Activity. Starting with the opening line of the material, restate every line word for word, and end on the line containing "新课标必读丛书:彷徨.pdf".

= Beginning of Section =

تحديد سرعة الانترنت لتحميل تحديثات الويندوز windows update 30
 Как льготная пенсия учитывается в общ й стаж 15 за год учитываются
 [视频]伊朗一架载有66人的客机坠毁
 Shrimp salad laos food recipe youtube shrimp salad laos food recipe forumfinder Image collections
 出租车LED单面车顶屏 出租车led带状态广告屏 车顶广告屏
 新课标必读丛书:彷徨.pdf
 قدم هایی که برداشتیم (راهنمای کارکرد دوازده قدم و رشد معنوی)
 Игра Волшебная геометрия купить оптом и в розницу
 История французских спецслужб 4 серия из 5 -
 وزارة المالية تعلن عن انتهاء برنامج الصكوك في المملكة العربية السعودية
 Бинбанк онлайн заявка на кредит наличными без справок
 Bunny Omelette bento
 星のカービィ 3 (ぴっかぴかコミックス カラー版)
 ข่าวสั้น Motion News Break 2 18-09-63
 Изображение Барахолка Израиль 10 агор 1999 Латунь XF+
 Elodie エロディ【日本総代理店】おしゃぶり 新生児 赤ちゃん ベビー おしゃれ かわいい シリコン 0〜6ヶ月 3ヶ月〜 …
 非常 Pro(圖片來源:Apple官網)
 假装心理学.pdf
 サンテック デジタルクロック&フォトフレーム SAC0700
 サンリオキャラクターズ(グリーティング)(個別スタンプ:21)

= End of Section =

Finished task.
تحديد سرعة الانترنت لتحميل تحديثات الويندوز windows update 30
 Как льготная пенсия учитывается в общ й стаж 15 за год учитываются
 [视频]伊朗一架载有66人的客机坠毁
 Shrimp salad laos food recipe youtube shrimp salad laos food recipe forumfinder Image collections
 出租车LED单面车顶屏 出租车led带状态广告屏 车顶广告屏
 新课标必读丛书:彷徨.pdf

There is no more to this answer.